FORT JACKSON, S.C. -- Some special people have a special message for service members deploying downrange.
"You're not forgotten, we love you and we're always thinking of you."
That's the message a team of special education teachers and students at Fort Jackson hope to convey in every Military Personnel Survival Kit they package for Task Force Marshall service members deploying.
The kits, sandwich-sized baggies filled with candies and other small items, are prepared by special education students at C.C. Pinckney Elementary School and delivered to Soldiers, Sailors and Airmen before they deploy.
Dena Jordan, speech pathologist for Pierce Terrace Elementary School and member of the Blue Star Mothers of America Inc. Midlands Chapter 1, spearheads the program.
"Service members fly into South Carolina from all over the country before going overseas," Jordan said. "They come here to train and then leave directly from here. Very few family members come to see them off. So the Columbia community says goodbye to them. ... We shake their hands, tell them we'll be thinking about them and give them a kit before they get on the plane."
Prior to last summer, the Blue Star Mothers had been putting together the kits themselves, Jordan said. But while working with the special education students in C.C. Pinckney's extended school year program, Jordan said she realized the students needed a work task to help increase their attention spans and to teach them how to do something quickly and accurately as in any work environment.
She said she thought having the students put together the kits would not only provide an opportunity for them to show their support for service members, but would also give them the chance to learn real-life vocational skills.

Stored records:
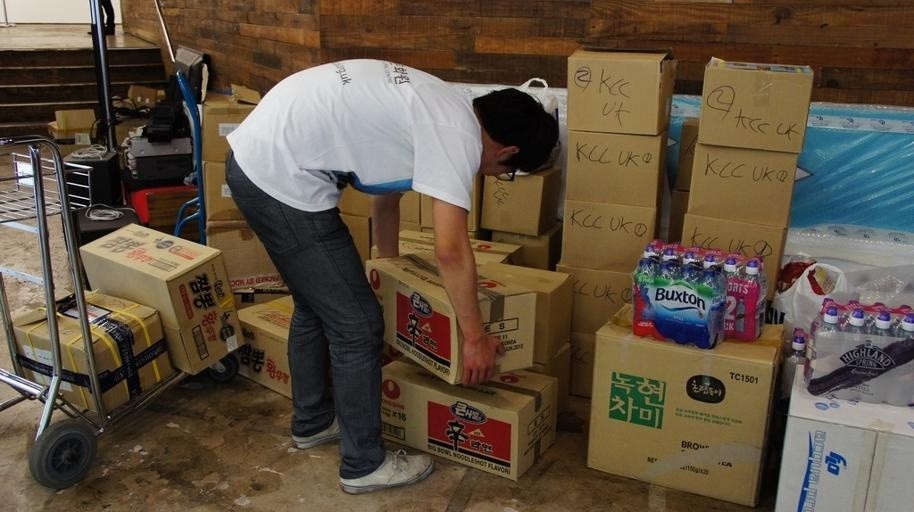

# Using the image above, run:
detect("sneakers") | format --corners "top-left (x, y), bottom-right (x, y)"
top-left (292, 412), bottom-right (343, 448)
top-left (338, 451), bottom-right (433, 494)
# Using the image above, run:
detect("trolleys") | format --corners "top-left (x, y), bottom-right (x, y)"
top-left (172, 68), bottom-right (290, 303)
top-left (0, 134), bottom-right (239, 491)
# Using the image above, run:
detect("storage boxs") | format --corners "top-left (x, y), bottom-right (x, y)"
top-left (12, 52), bottom-right (914, 512)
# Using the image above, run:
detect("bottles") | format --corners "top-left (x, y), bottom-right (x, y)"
top-left (632, 239), bottom-right (768, 348)
top-left (774, 293), bottom-right (913, 419)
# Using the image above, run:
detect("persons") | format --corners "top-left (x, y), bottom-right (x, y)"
top-left (224, 58), bottom-right (559, 495)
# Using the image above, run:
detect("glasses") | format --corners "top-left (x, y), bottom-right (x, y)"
top-left (495, 165), bottom-right (516, 182)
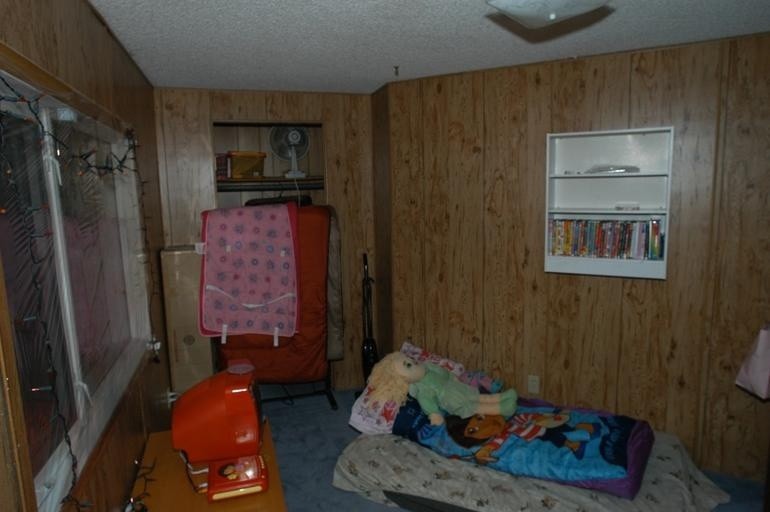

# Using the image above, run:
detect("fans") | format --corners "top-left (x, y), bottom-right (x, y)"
top-left (268, 125), bottom-right (309, 178)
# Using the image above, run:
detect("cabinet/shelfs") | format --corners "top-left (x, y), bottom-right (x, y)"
top-left (544, 125), bottom-right (673, 280)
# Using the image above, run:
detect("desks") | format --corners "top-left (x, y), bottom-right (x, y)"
top-left (129, 413), bottom-right (288, 512)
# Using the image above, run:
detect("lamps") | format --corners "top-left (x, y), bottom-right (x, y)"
top-left (485, 0), bottom-right (610, 29)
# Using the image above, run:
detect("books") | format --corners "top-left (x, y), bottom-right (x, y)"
top-left (548, 217), bottom-right (665, 261)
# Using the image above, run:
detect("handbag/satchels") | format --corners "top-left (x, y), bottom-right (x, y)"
top-left (735, 328), bottom-right (770, 399)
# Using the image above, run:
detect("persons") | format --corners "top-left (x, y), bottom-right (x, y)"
top-left (368, 351), bottom-right (517, 426)
top-left (218, 459), bottom-right (257, 480)
top-left (446, 415), bottom-right (601, 466)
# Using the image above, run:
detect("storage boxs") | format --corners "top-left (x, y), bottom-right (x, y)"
top-left (227, 150), bottom-right (267, 179)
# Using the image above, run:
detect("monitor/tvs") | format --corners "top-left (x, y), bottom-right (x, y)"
top-left (172, 358), bottom-right (261, 462)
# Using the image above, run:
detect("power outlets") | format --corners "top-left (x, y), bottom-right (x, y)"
top-left (528, 376), bottom-right (539, 394)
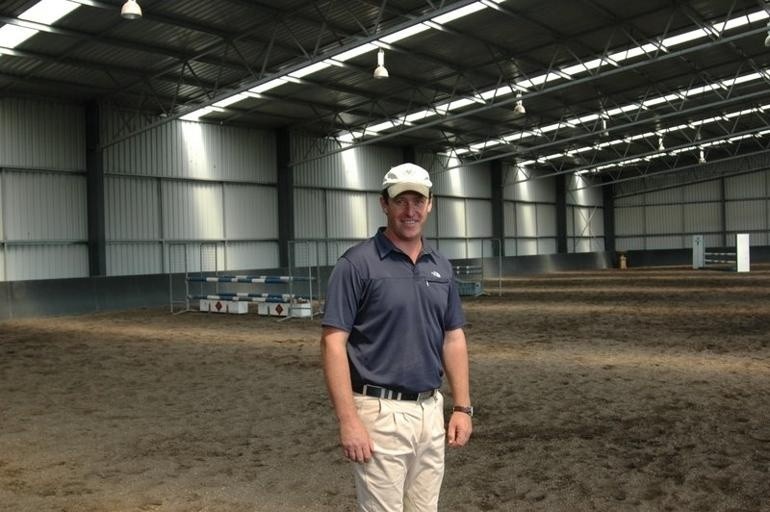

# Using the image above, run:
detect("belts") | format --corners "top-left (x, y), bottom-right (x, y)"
top-left (352, 382), bottom-right (434, 402)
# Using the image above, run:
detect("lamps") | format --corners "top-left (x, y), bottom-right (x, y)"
top-left (120, 0), bottom-right (143, 20)
top-left (513, 93), bottom-right (526, 115)
top-left (373, 50), bottom-right (389, 79)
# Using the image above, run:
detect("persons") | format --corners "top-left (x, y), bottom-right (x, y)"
top-left (320, 162), bottom-right (474, 512)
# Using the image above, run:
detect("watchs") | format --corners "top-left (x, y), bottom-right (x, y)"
top-left (452, 406), bottom-right (474, 416)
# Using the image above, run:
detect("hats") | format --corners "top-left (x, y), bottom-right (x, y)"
top-left (383, 162), bottom-right (433, 198)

Task description:
Can you echo the part of the survival kit article between "FORT JACKSON, S.C." and "service members deploying.", inclusive? These records have nothing to do with the text.

Answer below:
FORT JACKSON, S.C. -- Some special people have a special message for service members deploying downrange.
"You're not forgotten, we love you and we're always thinking of you."
That's the message a team of special education teachers and students at Fort Jackson hope to convey in every Military Personnel Survival Kit they package for Task Force Marshall service members deploying.